Pour le ministre Raymond Bachand, la question n'est plus de savoir si l'on peut se permettre d'ignorer l'Inde, mais plutôt : "Est-ce qu'on peut survivre sans elle?"

Pour le ministre Raymond Bachand, la question n'est plus de savoir si l'on peut se permettre d'ignorer l'Inde, mais plutôt : "Est-ce qu'on peut survivre sans elle?"

C'est sur cette interrogation qui laisse deviner la réponse que le ministre du Développement économique, de l'Innovation et de l'Exportation a mis fin à son séjour en Inde, au début de la semaine.

"Le 100% made in Québec n'est pas concurrentiel. Si on ne recherche pas le partage des avantages avec d'autres économies, on meurt!" a-t-il martelé en entrevue dans sa chambre du Taj Palace, à Delhi, où il assistait au World Economical Forum India qui a pris fin mardi. M. Bachand avait auparavant piloté une mission économique québécoise dans le sous-continent, du 19 au 24 novembre.

Devant l'inquiétude grandissante des travailleurs québécois, qui craignent de voir leurs emplois s'envoler au profit des Indiens et des Chinois, le ministre du Développement économique a affirmé qu'un travail d'éducation doit être fait auprès pour faire valoir les intérêts du Québec dans l'intensification des relations économiques avec l'Inde. "Il faut se concentrer sur les secteurs où nous sommes compétitifs et profiter de ce que les autres ont à offrir pour survivre dans un marché global", a-t-il plaidé.

Après une semaine riche en rencontres, réparties entre Bombay, Bangalore et Delhi, avec les grands et moyens acteurs de l'économie indienne, Raymond Bachand s'est dit "très satisfait" de sa mission, au-delà même de ses attentes. "Mon but était que les membres de notre délégation soient contents et ils le sont amplement.
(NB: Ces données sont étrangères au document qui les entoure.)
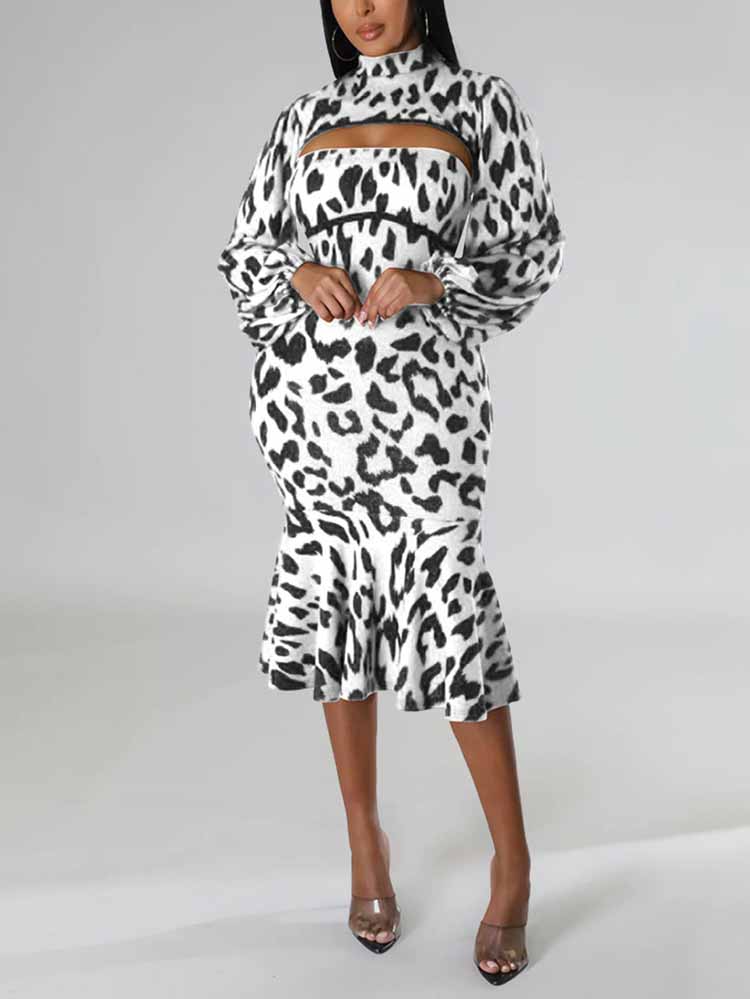 Leopard Print Dress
L'idéal serait que dans trois ans, un ministre ne soit plus nécessaire pour faciliter les relations entre les deux communautés d'affaires."

L'objectif premier de Raymond Bachand et de la soixantaine de Québécois l'accompagnant n'était pas de signer des contrats, mais avant tout d'approfondir les liens établis en janvier lors de la mission dirigée par Jean Charest. On voulait aussi créer de nouveaux liens.
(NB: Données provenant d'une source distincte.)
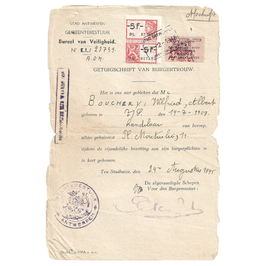 België - Getuigschrift van Burgertrouw - 1945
Le bref séjour aura tout de même vu quelques ententes se conclure. Notamment, Alchemic Dream et sa partenaire indienne Comat Technologies ont signé un accord pour la création d'une coentreprise de services en multimédia. L'Institut de neurologie de Montréal (Université McGill) et le National Brain Research Centre (NBRC) de Delhi ont également scellé un engagement pour le développement de programmes permettant l'avancement des neurosciences.

"Le potentiel d'échanges et de collaboration entre l'Inde et le Québec est immense. Nous sommes complémentaires et compatibles dans de nombreux secteurs", a fait valoir un ministre enthousiaste, citant en exemple l'industrie aéronautique indienne qui connaît plus de 15% de croissance annuelle.

"D'ici quelques années, l'Inde aura besoin de milliers de pilotes. Le Québec pourra non seulement lui offrir une formation professionnelle de pointe, mais elle sera aussi en mesure de lui fournir une technologie sophistiquée", a-t-il lancé en notant que la perspective a de quoi réjouir les quelque 250 PME québécoises du secteur.

Cependant, en dépit d'un marché potentiel d'un milliard d'habitants, d'une croissance annuelle de plus de 8% et du dynamisme des gens d'affaires indiens qu'il a trouvé " très plaisants et plein d'humour" Raymond Bachand est conscient des difficultés que représentent les affaires sur le sol indien. En plus d'une bureaucratie lourde de quatre millions d'employés et d'une corruption endémique, le ministre reconnaît qu'il y a de grosses lacunes au plan des infrastructures.

Il voit aussi des pièges à une mission comme celle qu'il a dirigée. Il cite le risque d'éparpillement, en soulignant l'importance d'un suivi serré. Il mentionne également la distance entre les deux pays, et le décalage horaire évidemment. "Pour parler à ma chef de cabinet cette semaine, j'avais une plage de deux heures le matin et une autre petite le soir!"

Et comment le ministre québécois compare-t-il l'Inde à la Chine?Diplomate, Raymond Bachand a préféré s'abstenir. Il a cependant glissé au cours de l'échange qu'en plus de maîtriser l'anglais, "les Indiens sont un peuple très éduqué ". Et qu'" à long terme, la démocratie paie".